The SVA library has two new books on the American photographer Diane Arbus (1923–1971). Most popularly known for her photographs of societal outsiders, Arbus challenged the delineation of normality and abnormality, allowing the ordinary to be seen for its exceptional qualities, and the estranged to become the extraordinary. From Oxford Art Online, “Arbus exemplified clearly the shift during the 1960s from objectivity to subjectivity in documentary photography. Her portraits are an exposition of her personal fascination with American mores as seen through outsiders such as dwarfs, giants, twins, and the elderly. Arbus did exploit her subjects in that she used them as metaphors of her own sense of what it was to be an individual, but her self-searching was not mere self-indulgence; her cri de coeur was a collective one that encompassed not only the stigmatized members of society but also the ‘normal’.”

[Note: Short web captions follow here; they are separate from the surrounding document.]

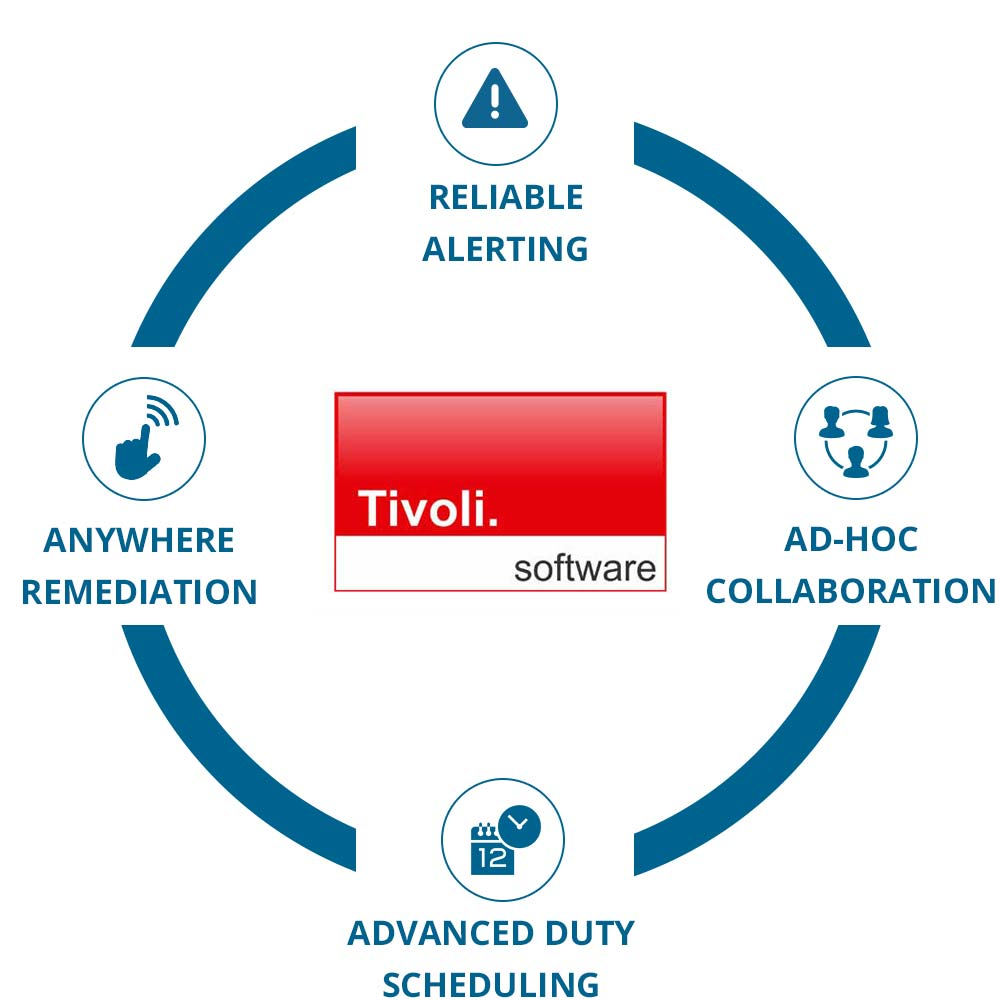 EnterpriseAlert Circle - Tivoli Software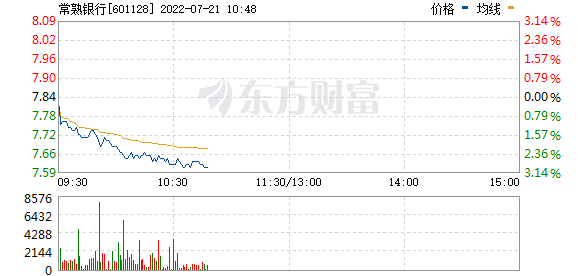 常熟银行(601128)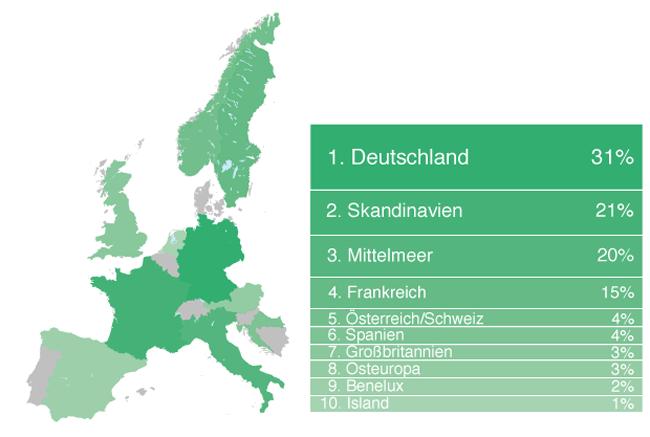 InfografikReiseziele in Europa nach Bundesländern_650px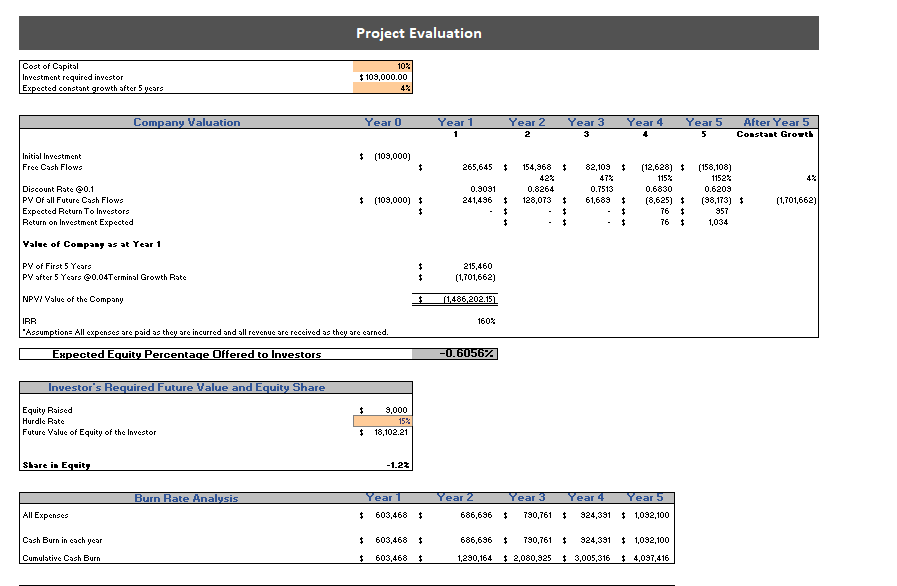 Online Furniture Store Excel Financial Model Project Evaluation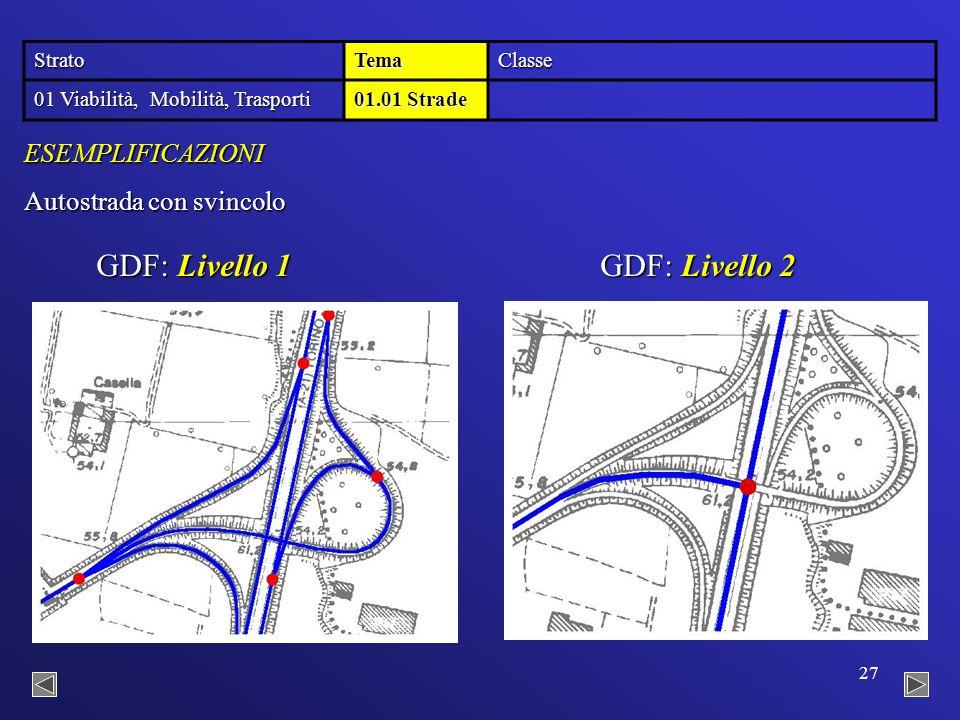 27 StratoTemaClasse 01 Viabilità, Mobilità, Trasporti 01.01 Strade GDF: Livello 2 GDF: Livello 1 Autostrada con svincolo ESEMPLIFICAZIONI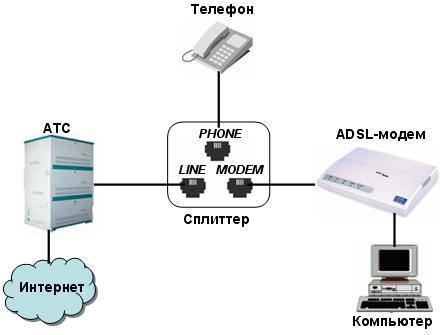 Подключение к интернету через ADSL-модем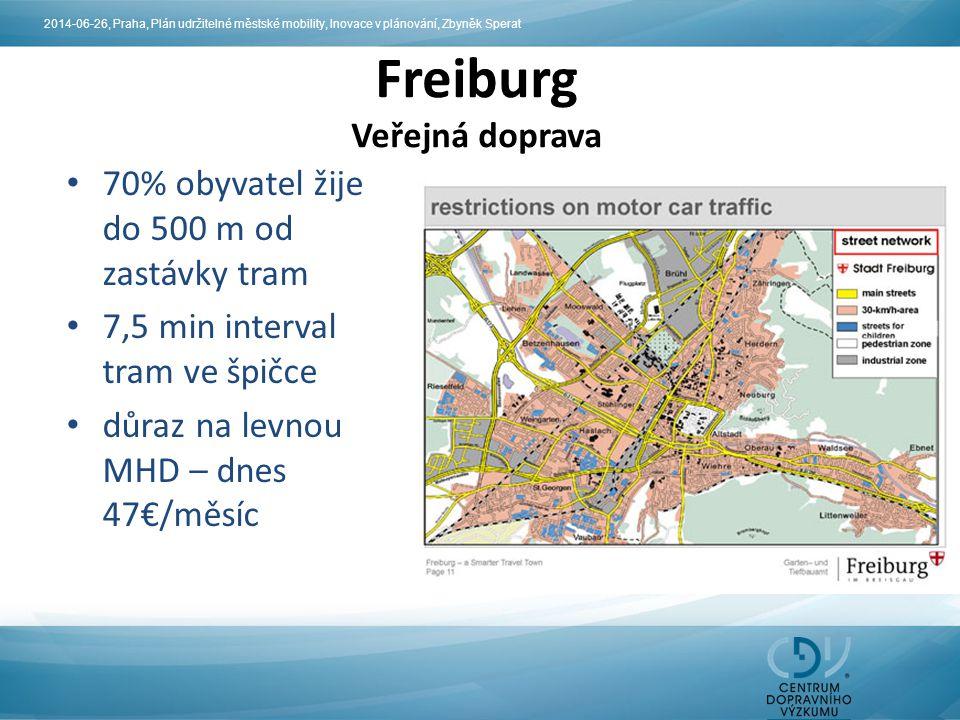 70% obyvatel žije do 500 m od zastávky tram 7,5 min interval tram ve špičce důraz na levnou MHD – dnes 47€/měsíc Freiburg Veřejná doprava 2014-06-26, Praha, Plán udržitelné městské mobility, Inovace v plánování, Zbyněk Sperat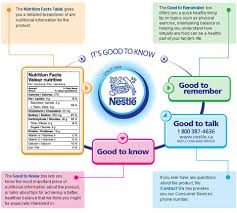 nestle nutritional compass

diane arbus: in the beginning, was created to accompany a Metropolitan Museum of Art exhibition of the same name. Focusing on the first seven years of the photographer’s art practice (1956-1962), the collection includes many of her most iconic images, although over half of the photographs in the book are published here for the first time, creating a comprehensive guide to the formative years of Arbus’ artistic style. In addition to photographs, the book includes negatives, appointment books, notebooks, and an essay by curator Jeff L. Rosenheim.
Diane Arbus: Portrait of a Photographer is a new biography by Arthur Lubow that draws on exclusive interviews with the people closest to Arbus and previously unknown letters to expand our understanding of her life. From the publisher’s description, “It is impossible to understand the transfixing power of Arbus’s photographs without exploring her life. Lubow…deftly traces Arbus’s development from a wealthy, sexually precocious free spirit into first, a successful New York fashion photographer and then, a singular artist who coaxed secrets from her subjects. Lubow reveals that Arbus’s profound need not only to see her subjects but to be seen by them drove her to forge unusually close bonds with these people, helping her discover the fantasies, pain, and heroism within each of them, and leading her to create a new kind of photographic portraiture charged with an unnerving complicity between the subject and the viewer.”
You can find both of these titles on the new book shelf of the Main library. For more work by the Diane Arbus, check out Diane Arbus: Revelations and Diane Arbus: The Libraries. We also have a DVD of the film Fur, an imaginary portrait of Diane Arbus starring Nicole Kidman.